* _WORK TO COMPLETE_: All of the data should be output character for character, except the pictures.

Data extracted from a collection:
-- Opening Marker --

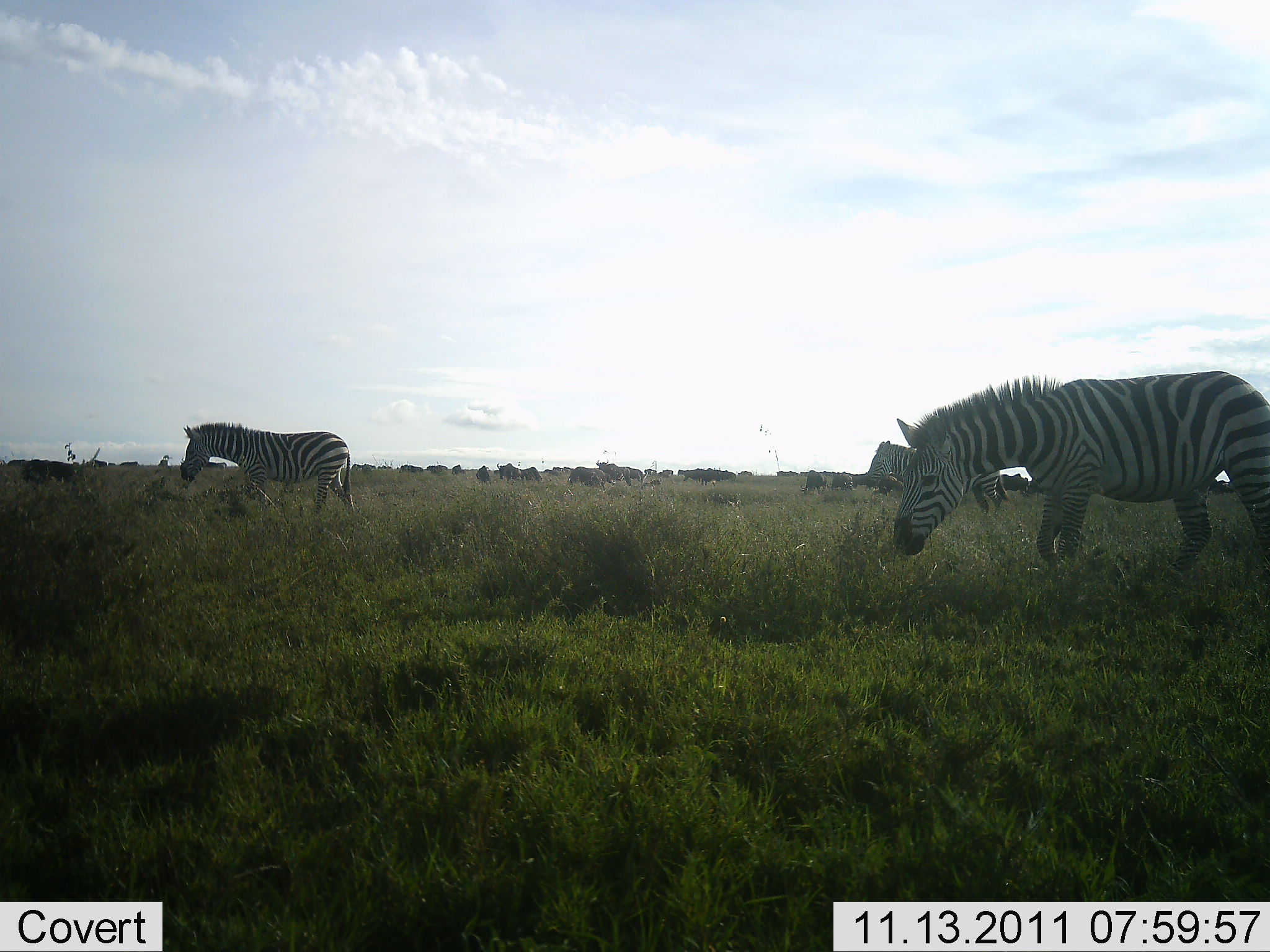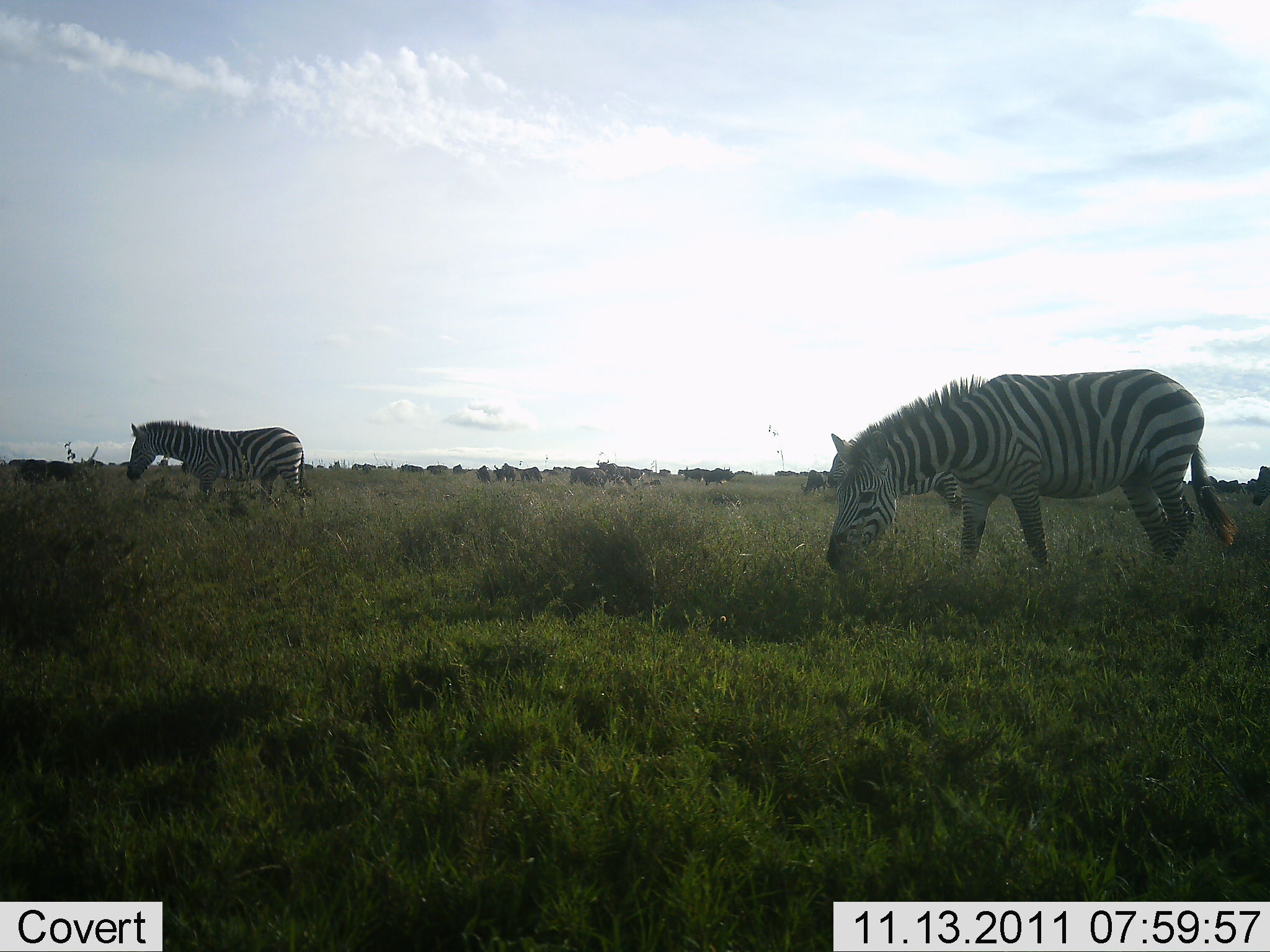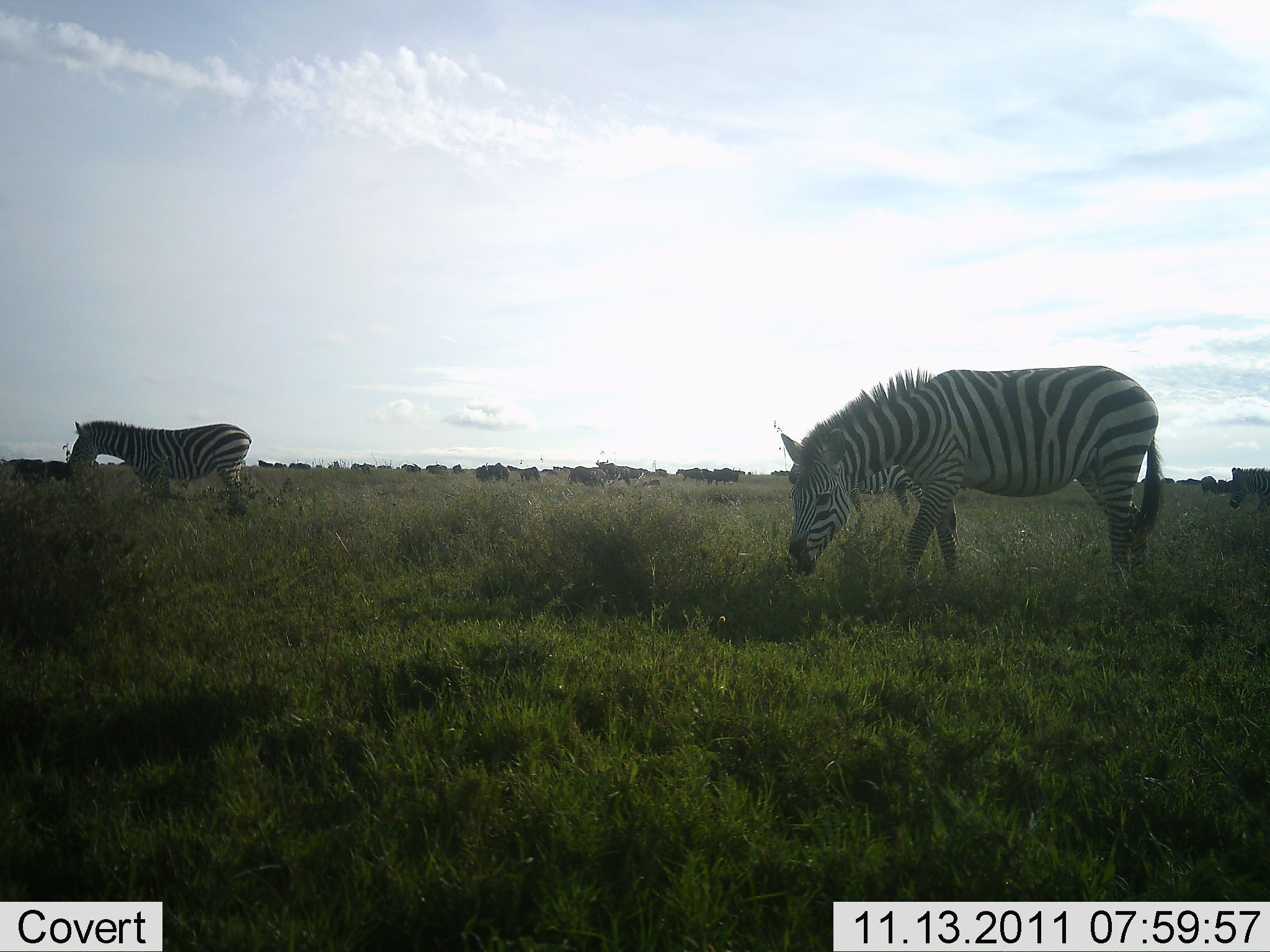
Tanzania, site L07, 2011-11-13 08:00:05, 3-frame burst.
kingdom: Animalia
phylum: Chordata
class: Mammalia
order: Perissodactyla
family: Equidae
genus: Equus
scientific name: Equus quagga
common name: plains zebra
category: zebra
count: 3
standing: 35%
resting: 0%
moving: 65%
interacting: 0%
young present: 0%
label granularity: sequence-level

-- Closing Marker --

* _COMPLETED EXERCISE_:
Tanzania, site L07, 2011-11-13 08:00:05, 3-frame burst.
kingdom: Animalia
phylum: Chordata
class: Mammalia
order: Perissodactyla
family: Equidae
genus: Equus
scientific name: Equus quagga
common name: plains zebra
category: zebra
count: 3
standing: 35%
resting: 0%
moving: 65%
interacting: 0%
young present: 0%
label granularity: sequence-level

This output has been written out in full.